__SELECTED EXCERPT__.
And finally, at a non-technical level, I'm not convinced that (PARTIAL) is untenable.
- Yes, people using kind polymorphism might need to add some kind signatures, but that would arguably improve their code.
- We could issue a warning for one release cycle.
- The tricky side condition becomes simple: all kind polymorphism must be declared.
- And sometimes kind polymorphism might even trip you up:
foo :: forall f a. f a -> f a foo = ... where g :: f Int -> Int
This will, I think, fail. Because foo's signature actually meansfoo :: forall k. forall (f:k->*) (a:k). f a -> f a
so the (f Int) application is ill-kinded.
Edward is an example of a high-end kind-polymorphism user. How bad would (PARTIAL) be?
Implementation. Re NonSkolemTv, I'd hate to pollute MetaInfo for such a corner case. We can simply test the side condition at the end, just as the rule suggests. Generating a helpful error message is quite a challenge!
comment:18 Changed 18 months ago by goldfire
- I agree that (PARGEN) is a breaking change. But, I'll quote Simon's comment from the wiki page, which I fully agree with:
So moving from (BASELINE) to (PARGEN) would be a breaking change, but only in rather obscure circumstances. I am intensely relaxed about that particular backward-compatibility problem!
- Non-recursive bindings should behave the same as recursive ones. This means that NR would be rejected due to the side condition.
Closed type families
(PARGEN) (including the side condition) should work out just fine. Here would be the declarative typing rule:
k2 = forall fkv(k1). k1[k'1 .. k'n/_] fkv(k1) \not\in k'j forall i: G, F:k2 |- (F ps_i = t_i) ok k3 = gen(G, k2) --------------------------------------------------- G |- type family F :: k1 where { F ps_i = t_i } : k3
This is very similar to the declarative typing rule for letrec given on the wiki page. Here, I am ignoring issues with arity/saturation and using a syntax where the kind signature of a type family is given as k1 with blanks, instead of the tyvarbndr syntax used in source code.

__SET TASKS__.
A: Edit the kind polymorphism discussion starting with "- And sometimes" and going on through "would (PARTIAL) be?", putting "ill-typed" in place of "ill-kinded".
B: Continue the kind polymorphism discussion from the point where it stops.

__ENTRIES PROVIDED__.
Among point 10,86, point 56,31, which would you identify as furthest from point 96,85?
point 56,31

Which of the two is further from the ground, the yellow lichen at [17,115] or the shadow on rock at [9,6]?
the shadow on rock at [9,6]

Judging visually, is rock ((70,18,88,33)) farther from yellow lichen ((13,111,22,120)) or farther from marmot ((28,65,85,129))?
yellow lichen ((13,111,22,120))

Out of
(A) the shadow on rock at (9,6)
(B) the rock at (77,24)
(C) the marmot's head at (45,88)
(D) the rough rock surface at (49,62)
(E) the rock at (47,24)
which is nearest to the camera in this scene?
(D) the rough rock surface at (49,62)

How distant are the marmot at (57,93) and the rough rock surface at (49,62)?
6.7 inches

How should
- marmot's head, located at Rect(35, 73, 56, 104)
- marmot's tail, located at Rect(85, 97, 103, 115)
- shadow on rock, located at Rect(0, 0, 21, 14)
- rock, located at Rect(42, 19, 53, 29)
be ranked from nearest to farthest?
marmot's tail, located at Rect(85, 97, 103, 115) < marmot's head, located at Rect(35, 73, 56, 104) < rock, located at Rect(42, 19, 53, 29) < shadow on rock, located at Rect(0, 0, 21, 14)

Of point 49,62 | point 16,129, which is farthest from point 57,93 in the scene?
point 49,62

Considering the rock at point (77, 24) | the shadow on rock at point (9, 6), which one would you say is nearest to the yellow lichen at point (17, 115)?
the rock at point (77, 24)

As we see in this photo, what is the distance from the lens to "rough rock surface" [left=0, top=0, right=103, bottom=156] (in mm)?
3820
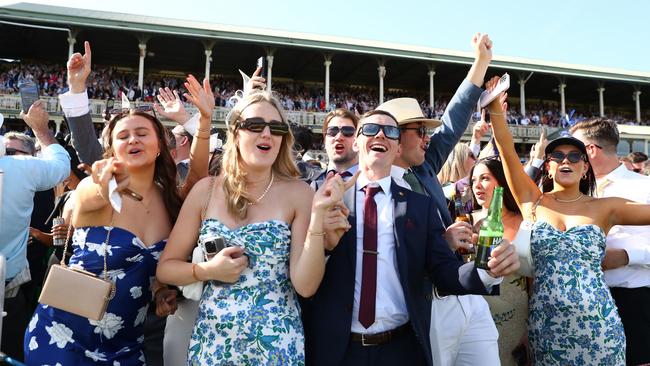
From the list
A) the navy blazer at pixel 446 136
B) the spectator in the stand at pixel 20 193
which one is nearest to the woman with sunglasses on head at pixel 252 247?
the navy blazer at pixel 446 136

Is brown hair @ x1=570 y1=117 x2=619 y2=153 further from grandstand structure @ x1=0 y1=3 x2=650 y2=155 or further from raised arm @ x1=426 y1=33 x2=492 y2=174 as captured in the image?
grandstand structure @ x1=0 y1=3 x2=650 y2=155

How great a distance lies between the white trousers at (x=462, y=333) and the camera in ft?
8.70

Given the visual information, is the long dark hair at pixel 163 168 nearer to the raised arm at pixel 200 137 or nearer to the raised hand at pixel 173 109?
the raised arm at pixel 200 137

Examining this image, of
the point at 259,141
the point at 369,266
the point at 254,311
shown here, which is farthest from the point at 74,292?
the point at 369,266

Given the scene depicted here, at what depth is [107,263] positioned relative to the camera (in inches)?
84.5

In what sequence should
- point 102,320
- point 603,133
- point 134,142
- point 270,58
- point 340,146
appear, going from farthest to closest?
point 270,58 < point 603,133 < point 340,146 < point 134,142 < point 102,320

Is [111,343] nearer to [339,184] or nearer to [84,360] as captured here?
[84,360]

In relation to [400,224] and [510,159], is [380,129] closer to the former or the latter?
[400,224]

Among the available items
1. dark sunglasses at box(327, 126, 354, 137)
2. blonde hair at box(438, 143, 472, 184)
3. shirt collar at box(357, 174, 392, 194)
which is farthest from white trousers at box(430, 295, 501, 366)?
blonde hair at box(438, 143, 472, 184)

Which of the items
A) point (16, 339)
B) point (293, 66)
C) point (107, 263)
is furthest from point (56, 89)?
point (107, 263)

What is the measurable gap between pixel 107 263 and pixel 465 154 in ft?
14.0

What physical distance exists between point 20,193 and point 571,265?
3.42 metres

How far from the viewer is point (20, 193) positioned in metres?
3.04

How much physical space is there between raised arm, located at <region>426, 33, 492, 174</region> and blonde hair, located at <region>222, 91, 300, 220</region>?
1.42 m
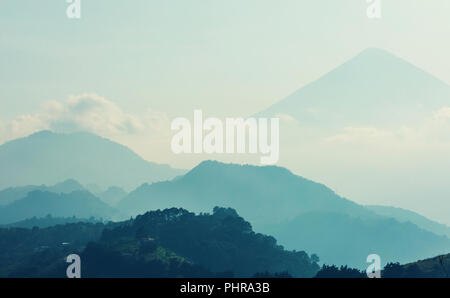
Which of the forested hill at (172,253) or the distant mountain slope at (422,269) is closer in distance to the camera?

__ANSWERS IN ORDER__.
A:
- And sometimes kind polymorphism might even trip you up:
foo :: forall f a. f a -> f a foo = ... where g :: f Int -> Int
This will, I think, fail. Because foo's signature actually meansfoo :: forall k. forall (f:k->*) (a:k). f a -> f a
so the (f Int) application is ill-typed.
Edward is an example of a high-end kind-polymorphism user. How bad would (PARTIAL) be?

B:
This is in fact an improvement over the current state of affairs, which is essentially this rule without the side condition. Because of the omitted side condition, we don't have principal types! For example,
type family X (a :: k) where X True = False
X could be X :: k -> k or X :: k -> Bool. Neither is more general than the other. GHC chooses X :: k -> Bool, but it's not principled. This is what I get for implementing kind inference for closed type families without writing out declarative rules! In any case, the solution to this problem (closed type families) seems to be the same as the solution for datatypes and classes, quite happily: add the side condition.
Using (PARTIAL)
I'm still quite strongly against (PARTIAL). Let's ignore the backward compatibility problem, for now. With (PARTIAL), we have a very different story about kind polymorphism than we do about type polymorphism. GHC tries to be as polymorphic as possible with types: writing foo x = x gives foo :: forall a. a -> a, not foo : () -> (). It seems very odd to me to not do the same in kinds. Yet, (PARTIAL) would say that data Foo x = MkFoo (Foo x) would get Foo :: * -> * instead of Foo :: forall k. k -> k. Especially as we're inching toward dependent types, this seems like a step backward.
And, though I defer to Edward's experience, I tend to think the backward compatibility problem would be annoying for what may seem like a dubious benefit (polymorphic recursion in the presence of partial kind signatures).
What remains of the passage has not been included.